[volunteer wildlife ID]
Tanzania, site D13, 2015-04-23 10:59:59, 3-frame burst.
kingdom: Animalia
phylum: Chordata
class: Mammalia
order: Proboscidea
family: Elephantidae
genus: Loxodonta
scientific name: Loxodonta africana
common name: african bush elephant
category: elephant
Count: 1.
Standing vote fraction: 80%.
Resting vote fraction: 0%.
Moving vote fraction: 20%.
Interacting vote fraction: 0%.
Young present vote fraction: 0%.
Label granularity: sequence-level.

▸ Task to complete
Pull out the lines above in which the word "vote" appears.

▸ Response to the task
Standing vote fraction: 80%.
Resting vote fraction: 0%.
Moving vote fraction: 20%.
Interacting vote fraction: 0%.
Young present vote fraction: 0%.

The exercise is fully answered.